TEXT EXTRACT →
-------------------------
We load each comparison group dataset as a different dataframe:

In [10]:
cps_controls = pd.read_stata('../dw_data/cps_controls.dta')
cps_controls2 = pd.read_stata('../dw_data/cps_controls2.dta')
cps_controls3 = pd.read_stata('../dw_data/cps_controls3.dta')
psid_controls = pd.read_stata('../dw_data/psid_controls.dta')
psid_controls2 = pd.read_stata('../dw_data/psid_controls2.dta')
psid_controls3 = pd.read_stata('../dw_data/psid_controls3.dta')
nsw_dw = pd.read_stata('../dw_data/nsw_dw.dta')

In [11]:
# upon inspection we see that the experimental dataset (nsw_dw.dta) includes both treated and controlled individuals:
nsw_dw.treat.value_counts()

0.0    260
1.0    185
Name: treat, dtype: int64

### creating and defining covariates:

In [12]:
# This is a function that concatenates treatment and control data and adds all additional variables 
# as indicated in the footnote of Table 3 (Deheija & Wahba, 1999) to a dataset. 
# Those that are not needed are gonna be selected out later.

def add_variables(df):
    # concatenating treatment and control:
    control_dataset = pd.concat([nsw_dw, df], axis=0)
    control_dataset = control_dataset.reset_index(drop=True)

    # unemployment rate dummies:
    control_dataset['u74'] = control_dataset.re74.apply(lambda x: 1 if x == 0 else 0)
-------------------------
TASKS TO PERFORM →
**1.** Reproduce the notebook excerpt above verbatim, from its first line to its last.
**2.** Identify every line in the entries below that contains the string "captured", and copy each such line in full, treating uppercase and lowercase as distinct.

INFORMATION GIVEN →
-------------------------
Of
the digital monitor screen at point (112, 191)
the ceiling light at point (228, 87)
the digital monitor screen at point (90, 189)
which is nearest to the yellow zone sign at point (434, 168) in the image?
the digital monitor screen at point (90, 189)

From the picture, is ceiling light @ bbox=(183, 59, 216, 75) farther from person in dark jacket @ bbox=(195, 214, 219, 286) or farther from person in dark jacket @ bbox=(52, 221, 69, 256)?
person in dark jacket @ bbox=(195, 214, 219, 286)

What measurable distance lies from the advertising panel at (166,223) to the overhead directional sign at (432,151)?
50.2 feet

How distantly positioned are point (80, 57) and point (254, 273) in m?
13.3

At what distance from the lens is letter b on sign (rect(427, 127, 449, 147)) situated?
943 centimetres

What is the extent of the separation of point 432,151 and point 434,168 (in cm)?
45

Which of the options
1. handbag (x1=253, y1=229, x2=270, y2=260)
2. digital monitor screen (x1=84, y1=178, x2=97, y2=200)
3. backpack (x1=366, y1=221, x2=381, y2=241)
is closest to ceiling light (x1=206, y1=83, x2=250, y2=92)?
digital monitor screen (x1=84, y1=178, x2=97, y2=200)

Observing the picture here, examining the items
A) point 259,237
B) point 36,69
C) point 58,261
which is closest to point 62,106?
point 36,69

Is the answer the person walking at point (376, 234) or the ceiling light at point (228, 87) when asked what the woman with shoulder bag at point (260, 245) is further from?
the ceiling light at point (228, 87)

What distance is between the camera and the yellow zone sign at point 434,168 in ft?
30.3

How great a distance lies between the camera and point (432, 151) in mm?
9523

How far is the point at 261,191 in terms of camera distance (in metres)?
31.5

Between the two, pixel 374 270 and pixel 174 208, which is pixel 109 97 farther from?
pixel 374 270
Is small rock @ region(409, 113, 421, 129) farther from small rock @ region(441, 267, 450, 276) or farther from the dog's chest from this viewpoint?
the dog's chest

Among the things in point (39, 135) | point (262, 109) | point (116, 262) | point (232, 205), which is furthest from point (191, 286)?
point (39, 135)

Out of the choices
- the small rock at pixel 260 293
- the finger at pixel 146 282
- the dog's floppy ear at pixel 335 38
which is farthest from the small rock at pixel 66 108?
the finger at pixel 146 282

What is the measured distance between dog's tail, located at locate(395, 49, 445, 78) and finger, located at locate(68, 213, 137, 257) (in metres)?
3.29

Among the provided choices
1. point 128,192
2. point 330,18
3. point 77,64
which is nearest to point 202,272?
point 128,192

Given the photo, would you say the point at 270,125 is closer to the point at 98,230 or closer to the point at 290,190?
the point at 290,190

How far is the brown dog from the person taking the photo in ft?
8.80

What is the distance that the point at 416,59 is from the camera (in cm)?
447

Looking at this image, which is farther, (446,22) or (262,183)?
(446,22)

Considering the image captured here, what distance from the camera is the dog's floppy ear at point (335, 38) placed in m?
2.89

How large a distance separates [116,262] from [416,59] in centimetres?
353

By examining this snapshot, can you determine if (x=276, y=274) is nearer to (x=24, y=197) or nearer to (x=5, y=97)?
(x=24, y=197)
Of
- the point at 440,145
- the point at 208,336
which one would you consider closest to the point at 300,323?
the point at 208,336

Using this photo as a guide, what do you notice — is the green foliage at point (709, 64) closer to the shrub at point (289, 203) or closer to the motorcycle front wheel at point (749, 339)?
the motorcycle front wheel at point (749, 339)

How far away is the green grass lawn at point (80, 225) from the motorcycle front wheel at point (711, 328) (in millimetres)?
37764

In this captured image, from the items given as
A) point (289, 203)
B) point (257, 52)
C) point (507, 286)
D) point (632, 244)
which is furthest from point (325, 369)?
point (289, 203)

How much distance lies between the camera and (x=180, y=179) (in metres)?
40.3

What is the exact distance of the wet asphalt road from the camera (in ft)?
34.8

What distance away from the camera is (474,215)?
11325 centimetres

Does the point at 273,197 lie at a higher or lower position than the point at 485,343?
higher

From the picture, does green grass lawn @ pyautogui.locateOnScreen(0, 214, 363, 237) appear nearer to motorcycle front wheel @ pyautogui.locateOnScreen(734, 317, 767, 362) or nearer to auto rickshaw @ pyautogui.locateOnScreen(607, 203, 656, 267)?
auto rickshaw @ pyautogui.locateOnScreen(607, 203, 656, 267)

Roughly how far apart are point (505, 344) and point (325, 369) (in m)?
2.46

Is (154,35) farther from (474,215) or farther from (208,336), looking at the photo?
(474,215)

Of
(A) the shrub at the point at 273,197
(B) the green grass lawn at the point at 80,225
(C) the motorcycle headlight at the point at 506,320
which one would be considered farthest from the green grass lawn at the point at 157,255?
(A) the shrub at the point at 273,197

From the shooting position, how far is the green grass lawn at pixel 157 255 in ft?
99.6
-------------------------
SOLUTIONS BY TASK →
**1.**
We load each comparison group dataset as a different dataframe:

In [10]:
cps_controls = pd.read_stata('../dw_data/cps_controls.dta')
cps_controls2 = pd.read_stata('../dw_data/cps_controls2.dta')
cps_controls3 = pd.read_stata('../dw_data/cps_controls3.dta')
psid_controls = pd.read_stata('../dw_data/psid_controls.dta')
psid_controls2 = pd.read_stata('../dw_data/psid_controls2.dta')
psid_controls3 = pd.read_stata('../dw_data/psid_controls3.dta')
nsw_dw = pd.read_stata('../dw_data/nsw_dw.dta')

In [11]:
# upon inspection we see that the experimental dataset (nsw_dw.dta) includes both treated and controlled individuals:
nsw_dw.treat.value_counts()

0.0    260
1.0    185
Name: treat, dtype: int64

### creating and defining covariates:

In [12]:
# This is a function that concatenates treatment and control data and adds all additional variables 
# as indicated in the footnote of Table 3 (Deheija & Wahba, 1999) to a dataset. 
# Those that are not needed are gonna be selected out later.

def add_variables(df):
    # concatenating treatment and control:
    control_dataset = pd.concat([nsw_dw, df], axis=0)
    control_dataset = control_dataset.reset_index(drop=True)

    # unemployment rate dummies:
    control_dataset['u74'] = control_dataset.re74.apply(lambda x: 1 if x == 0 else 0)

**2.**
Considering the image captured here, what distance from the camera is the dog's floppy ear at point (335, 38) placed in m?
In this captured image, from the items given as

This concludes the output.